#### [GIVEN EXERCISE]
Pick out every line in the material below that contains the word "Identify" and copy each of those lines.

#### [GIVEN ENTRIES]
********************

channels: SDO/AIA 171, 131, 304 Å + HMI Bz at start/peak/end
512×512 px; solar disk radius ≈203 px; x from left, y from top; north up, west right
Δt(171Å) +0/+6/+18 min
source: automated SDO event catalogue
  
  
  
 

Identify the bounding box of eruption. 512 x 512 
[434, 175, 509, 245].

********************

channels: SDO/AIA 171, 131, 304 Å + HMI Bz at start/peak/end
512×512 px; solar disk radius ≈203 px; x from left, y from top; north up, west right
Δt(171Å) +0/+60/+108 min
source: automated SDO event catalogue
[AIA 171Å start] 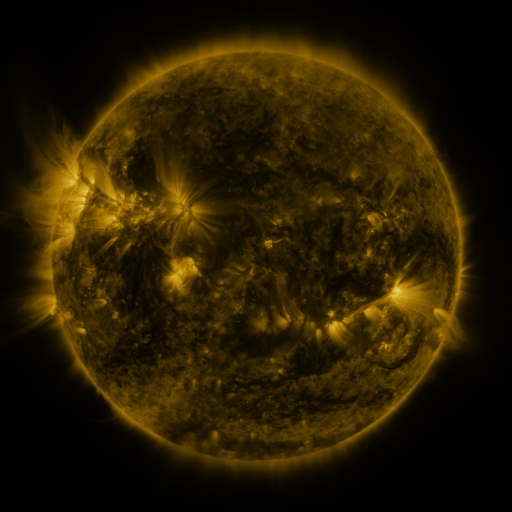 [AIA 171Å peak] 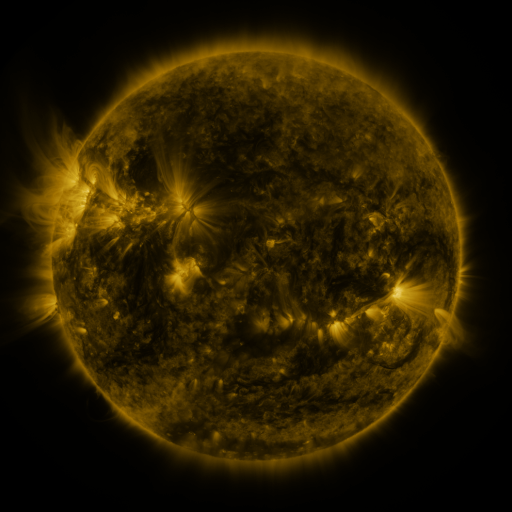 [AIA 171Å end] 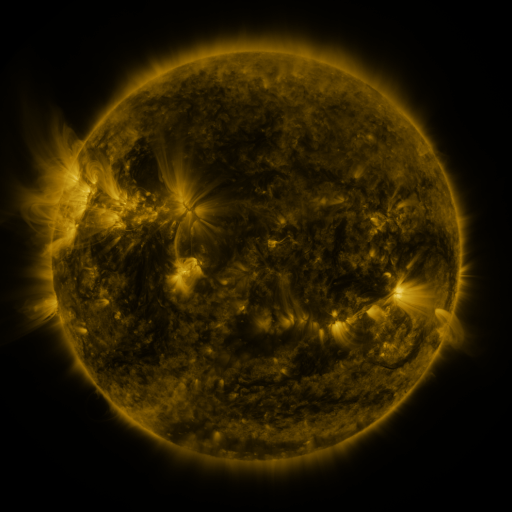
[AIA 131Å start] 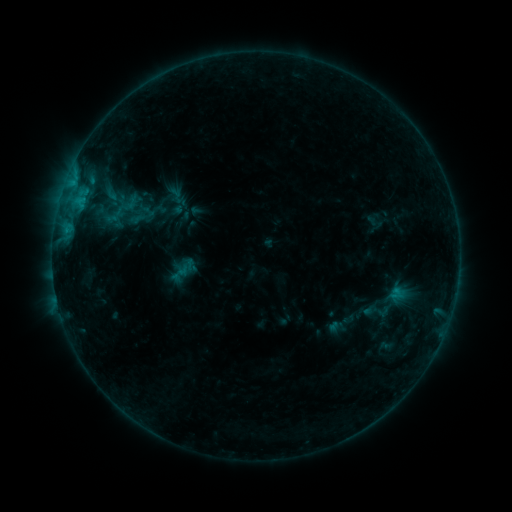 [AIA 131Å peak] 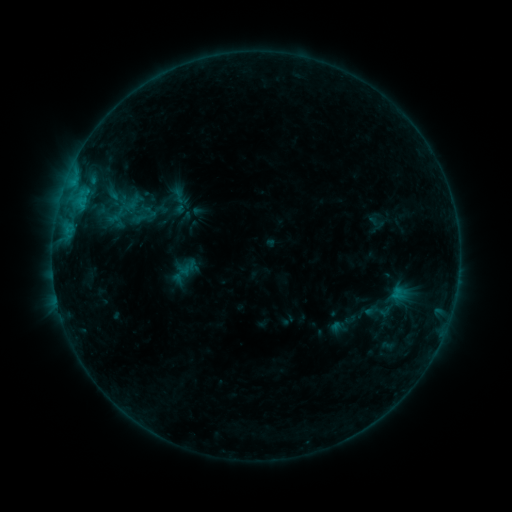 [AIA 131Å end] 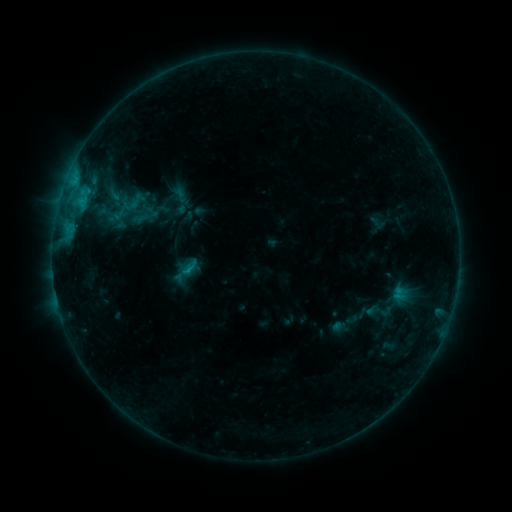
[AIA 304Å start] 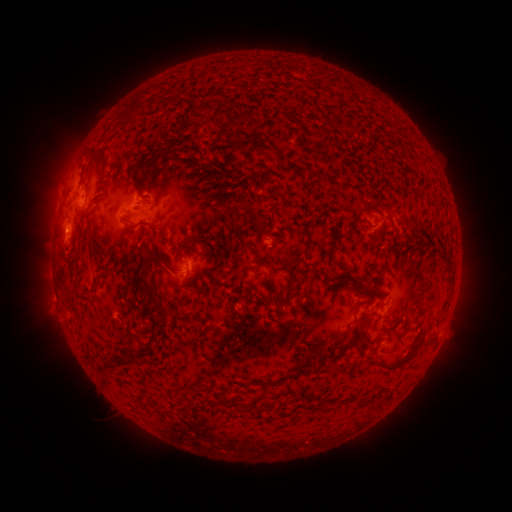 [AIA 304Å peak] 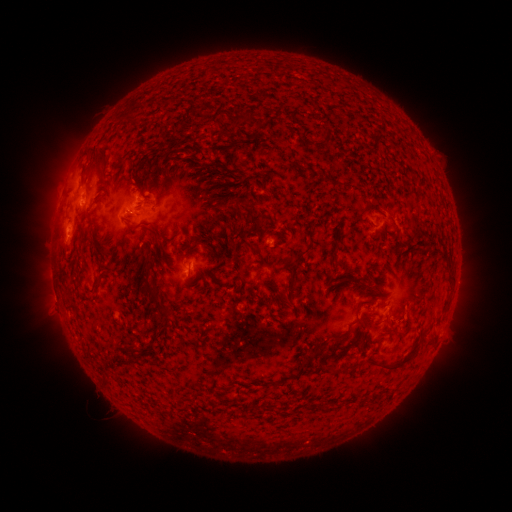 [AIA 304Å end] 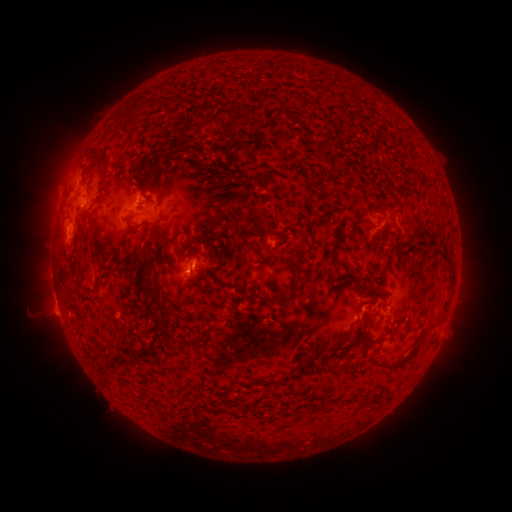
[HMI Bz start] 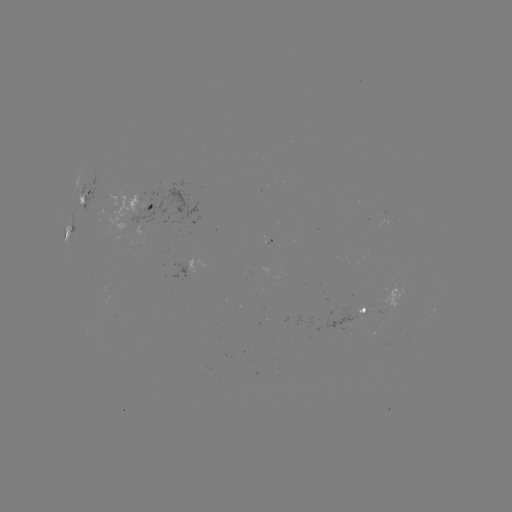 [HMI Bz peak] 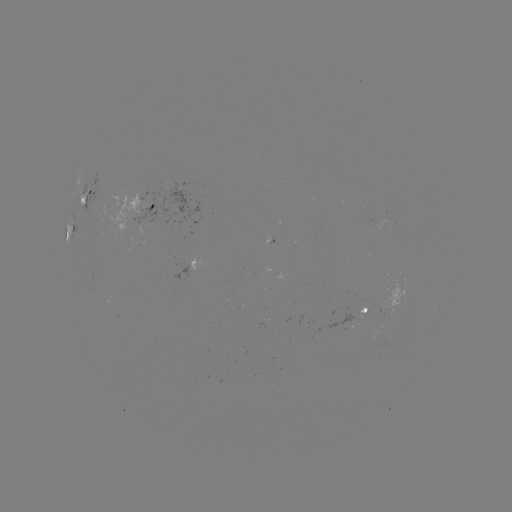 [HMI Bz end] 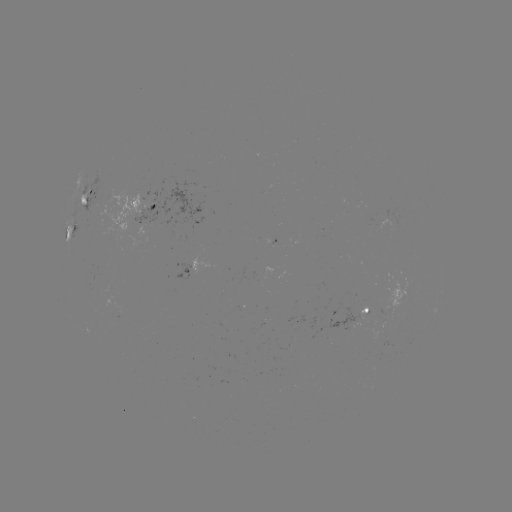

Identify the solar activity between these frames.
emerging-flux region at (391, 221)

********************

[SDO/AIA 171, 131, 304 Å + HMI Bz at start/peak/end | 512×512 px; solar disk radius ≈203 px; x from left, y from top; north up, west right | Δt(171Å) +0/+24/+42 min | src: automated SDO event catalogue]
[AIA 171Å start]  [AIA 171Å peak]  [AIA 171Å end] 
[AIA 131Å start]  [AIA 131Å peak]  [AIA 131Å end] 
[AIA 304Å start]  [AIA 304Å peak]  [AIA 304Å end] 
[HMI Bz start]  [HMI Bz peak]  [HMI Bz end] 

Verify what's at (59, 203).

********************

#### [EXERCISE RESPONSE]
Identify the bounding box of eruption. 512 x 512 
Identify the solar activity between these frames.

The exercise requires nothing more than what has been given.